Perché Dostoevskij ci ha insegnato che “d’improvviso” non è uguale “all’improvviso”, perché Alba De Cespedes ci ha raccontato dei pozzi in cui di tanto in tanto le donne hanno l’abitudine di cadere, abitudine che, al contrario di ciò che si crede, sono la vera forza delle donne, perché ogni volta che scendiamo nel pozzo noi scendiamo alle più profonde radici del nostro essere umano, e nel riaffiorare portiamo in noi esperienze tali che ci permettono di comprendere tutto quello che gli uomini, i quali non cadono mai nel pozzo, non potranno comprendere mai.

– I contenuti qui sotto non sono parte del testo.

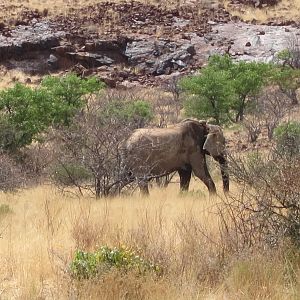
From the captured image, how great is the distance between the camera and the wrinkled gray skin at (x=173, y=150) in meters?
11.4

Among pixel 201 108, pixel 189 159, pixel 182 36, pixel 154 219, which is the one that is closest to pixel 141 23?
pixel 182 36

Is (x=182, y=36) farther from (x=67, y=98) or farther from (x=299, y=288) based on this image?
(x=299, y=288)

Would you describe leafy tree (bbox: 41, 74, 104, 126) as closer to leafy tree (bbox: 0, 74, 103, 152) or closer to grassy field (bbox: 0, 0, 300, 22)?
leafy tree (bbox: 0, 74, 103, 152)

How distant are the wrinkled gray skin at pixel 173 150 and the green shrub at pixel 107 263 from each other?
21.5 ft

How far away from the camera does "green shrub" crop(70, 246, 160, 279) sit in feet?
14.3

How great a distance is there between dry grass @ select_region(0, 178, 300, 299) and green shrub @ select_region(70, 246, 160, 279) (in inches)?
3.7

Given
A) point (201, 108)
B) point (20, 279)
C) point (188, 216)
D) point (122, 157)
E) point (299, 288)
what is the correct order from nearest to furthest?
1. point (299, 288)
2. point (20, 279)
3. point (188, 216)
4. point (122, 157)
5. point (201, 108)

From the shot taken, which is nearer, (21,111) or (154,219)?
(154,219)

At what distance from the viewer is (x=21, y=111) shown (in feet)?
67.7

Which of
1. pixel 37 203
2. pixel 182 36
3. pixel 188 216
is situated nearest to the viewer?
pixel 188 216

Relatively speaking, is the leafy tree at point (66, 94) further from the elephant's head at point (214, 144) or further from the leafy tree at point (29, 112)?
the elephant's head at point (214, 144)

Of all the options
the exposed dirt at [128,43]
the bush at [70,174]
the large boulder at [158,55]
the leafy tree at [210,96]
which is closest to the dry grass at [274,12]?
the exposed dirt at [128,43]

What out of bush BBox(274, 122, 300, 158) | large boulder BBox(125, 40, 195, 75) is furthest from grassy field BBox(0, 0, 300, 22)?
bush BBox(274, 122, 300, 158)

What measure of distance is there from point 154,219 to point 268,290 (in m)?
2.57
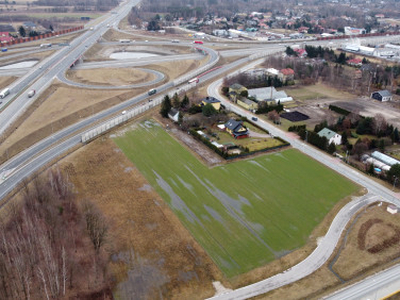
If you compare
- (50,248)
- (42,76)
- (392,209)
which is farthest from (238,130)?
(42,76)

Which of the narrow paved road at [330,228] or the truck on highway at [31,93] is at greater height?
the truck on highway at [31,93]

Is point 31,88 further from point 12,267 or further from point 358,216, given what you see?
point 358,216

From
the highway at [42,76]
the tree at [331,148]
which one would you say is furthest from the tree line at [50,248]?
the tree at [331,148]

Perchè Tomasi di Lampedusa ci ha spiegato come sono fatti i siciliani, “prendete un problema di qualunque natura e datelo da risolvere a due italiani, uno milanese e l’altro siciliano. Dopo un giorno il siciliano avrà dieci idee per risolvere questo problema, il milanese nemmeno una. Dop due giorni il siciliano avrà cento idee per risolvere questo problema il milanese nessuna. Dopo tre giorni il siciliano avrà mille idee per risolvere questo problema e il milanese lo avrà già risolto”, come avremmo potuto saperlo altrimenti come sono fatti i siciliani? Perché Sartre ci ha parlato di ciò che accade seduti davanti ad un albero per un numero interminabile di pagine ed ogni volta che ognuno di noi si è trovato ad osservare un albero, un qualsiasi albero in qualsiasi luogo del mondo, non è stato più come prima di leggere tutte quelle parole che a lui provocavano la nausea e a noi hanno regalato l’immortalità. Perché Mariateresa Di Lascia ci ha raccontato la solitudine e la vecchiaia dopo una vita fatta di attese e di rimpianti, come nessun’altra avrebbe mai potuto fare.

Perché non esiste disperazione o dolore che non possa aspirare a diventare felicità. 

“Perché…un giorno quando tutti iniziavano a chiamarmi pazzo, tutto è ripartito, tutto ha avuto inizio, e seduto nella mia sala d’attesa, un altoparlante ha chiamato il mio nome. Era giunto il mio turno di essere felice” 

Perché, sembrerà banale, romantico, sdolcinato e fuori tempo massimo, anacronistico, ma a renderci felici non sono i soldi, i gioielli, i beni materiali, le case, i terreni, le barche e gli aeroplani, sono tutte cose che accelerano la vita al solo scopo di farci dimenticare che siamo fragili, lacunosi, carenti, precari, in prestito….a questa vita….a fare la felicità sono le parole, le storie, le vite belle e sane, le frasi d’amore, d’amicizia, di collaborazione e comprensione, le parole create da un senso di appartenenza gli uni agli altri, scambiarsi un libro non è come scambiarsi un paio di scarpe o un vestito, donare un libro non è la stessa cosa di regalare un fine settimana in una centro benessere o un braccialetto pieno di fronzoli, è dire “qui c’è un pezzo di me, di te, di tanti altri, qui esisti tu, io e tutti gli altri, pag. 12 può essere d’aiuto a te e pag. 15 a me, ma tutte le 120 pagine saranno di sostegno e di nutrimento per tutti e due….e per tutti gli altri”. 

Siamo uno straordinario senso unico, con la possibilità di fare retromarcia, inversione, violare un divieto di accesso, parcheggiare in doppia fila, superare a sinistra o su doppia striscia continua, di sfrecciare in corsia di emergenza, abbiamo la possibilità di fare qualsiasi cosa, come personaggi di un romanzo, tanto sappiamo che chiuso il libro, letta l’ultima pagina, oltre la quarta di copertina, avremo la possibilità di essere noi stessi o la certezza di aver compreso di essere qualcun altro o qualcosa d’altro. E ad ogni modo qualsiasi cosa saremo, se quelli di prima o diversi da loro, ad ogni modo non saremo mai più gli stessi.